■ Exercise directions: Copy the records below word for word, leaving out the pictures.

■ Exercise materials:
━━━

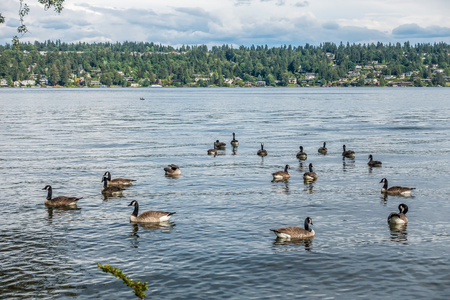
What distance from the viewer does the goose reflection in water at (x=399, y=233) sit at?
26.3m

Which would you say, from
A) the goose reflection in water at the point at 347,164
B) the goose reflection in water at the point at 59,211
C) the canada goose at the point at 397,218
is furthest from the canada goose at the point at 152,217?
the goose reflection in water at the point at 347,164

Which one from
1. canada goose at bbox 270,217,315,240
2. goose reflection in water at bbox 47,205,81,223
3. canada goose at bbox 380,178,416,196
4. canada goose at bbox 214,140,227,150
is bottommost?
goose reflection in water at bbox 47,205,81,223

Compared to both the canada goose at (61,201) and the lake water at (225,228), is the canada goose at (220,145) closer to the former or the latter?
the lake water at (225,228)

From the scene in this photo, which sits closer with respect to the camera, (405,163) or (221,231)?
(221,231)

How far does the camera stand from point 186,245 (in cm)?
2536

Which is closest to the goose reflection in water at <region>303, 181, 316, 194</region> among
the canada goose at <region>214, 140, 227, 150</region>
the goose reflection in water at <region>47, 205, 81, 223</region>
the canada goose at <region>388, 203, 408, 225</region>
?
the canada goose at <region>388, 203, 408, 225</region>

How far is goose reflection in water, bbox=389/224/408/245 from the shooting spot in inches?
1035

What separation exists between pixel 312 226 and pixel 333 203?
6.21m

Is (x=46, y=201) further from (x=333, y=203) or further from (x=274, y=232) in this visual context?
(x=333, y=203)

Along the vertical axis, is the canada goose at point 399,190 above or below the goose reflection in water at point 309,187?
above

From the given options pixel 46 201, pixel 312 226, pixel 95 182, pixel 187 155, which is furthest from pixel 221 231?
pixel 187 155

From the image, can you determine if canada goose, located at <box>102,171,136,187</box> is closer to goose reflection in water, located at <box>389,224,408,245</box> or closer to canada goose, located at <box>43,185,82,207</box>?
canada goose, located at <box>43,185,82,207</box>

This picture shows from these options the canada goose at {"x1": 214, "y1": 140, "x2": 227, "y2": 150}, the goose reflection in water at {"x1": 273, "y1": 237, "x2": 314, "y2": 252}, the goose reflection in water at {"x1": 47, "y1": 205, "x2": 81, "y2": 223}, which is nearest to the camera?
the goose reflection in water at {"x1": 273, "y1": 237, "x2": 314, "y2": 252}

━━━

■ Exercise solution:
What distance from the viewer does the goose reflection in water at (x=399, y=233) sit at?
26.3m

Which would you say, from
A) the goose reflection in water at the point at 347,164
B) the goose reflection in water at the point at 59,211
C) the canada goose at the point at 397,218
is furthest from the canada goose at the point at 152,217?
the goose reflection in water at the point at 347,164

Which one from
1. canada goose at bbox 270,217,315,240
2. goose reflection in water at bbox 47,205,81,223
3. canada goose at bbox 380,178,416,196
4. canada goose at bbox 214,140,227,150
is bottommost?
goose reflection in water at bbox 47,205,81,223

Compared to both the canada goose at (61,201) and the lake water at (225,228), is the canada goose at (220,145) closer to the former or the latter?
the lake water at (225,228)

From the scene in this photo, which sits closer with respect to the camera, (405,163) or (221,231)?
(221,231)

How far does the camera stand from point 186,245 (in cm)?
2536

Which is closest to the goose reflection in water at <region>303, 181, 316, 194</region> among
the canada goose at <region>214, 140, 227, 150</region>
the goose reflection in water at <region>47, 205, 81, 223</region>
the canada goose at <region>388, 203, 408, 225</region>
?
the canada goose at <region>388, 203, 408, 225</region>

How far is goose reflection in water, bbox=389/224/408/245 from the shooting spot in inches?
1035

What separation exists between pixel 312 226 and pixel 333 203?
6.21m

Is (x=46, y=201) further from (x=333, y=203) or further from (x=274, y=232) in this visual context?
(x=333, y=203)

Along the vertical axis, is the canada goose at point 399,190 above or below the goose reflection in water at point 309,187?
above

From the given options pixel 46 201, pixel 312 226, pixel 95 182, pixel 187 155, which is furthest from pixel 221 231?
pixel 187 155

From the image, can you determine if canada goose, located at <box>102,171,136,187</box> is closer to goose reflection in water, located at <box>389,224,408,245</box> or closer to canada goose, located at <box>43,185,82,207</box>?
canada goose, located at <box>43,185,82,207</box>

This picture shows from these options the canada goose at {"x1": 214, "y1": 140, "x2": 227, "y2": 150}, the goose reflection in water at {"x1": 273, "y1": 237, "x2": 314, "y2": 252}, the goose reflection in water at {"x1": 47, "y1": 205, "x2": 81, "y2": 223}, which is nearest to the camera?
the goose reflection in water at {"x1": 273, "y1": 237, "x2": 314, "y2": 252}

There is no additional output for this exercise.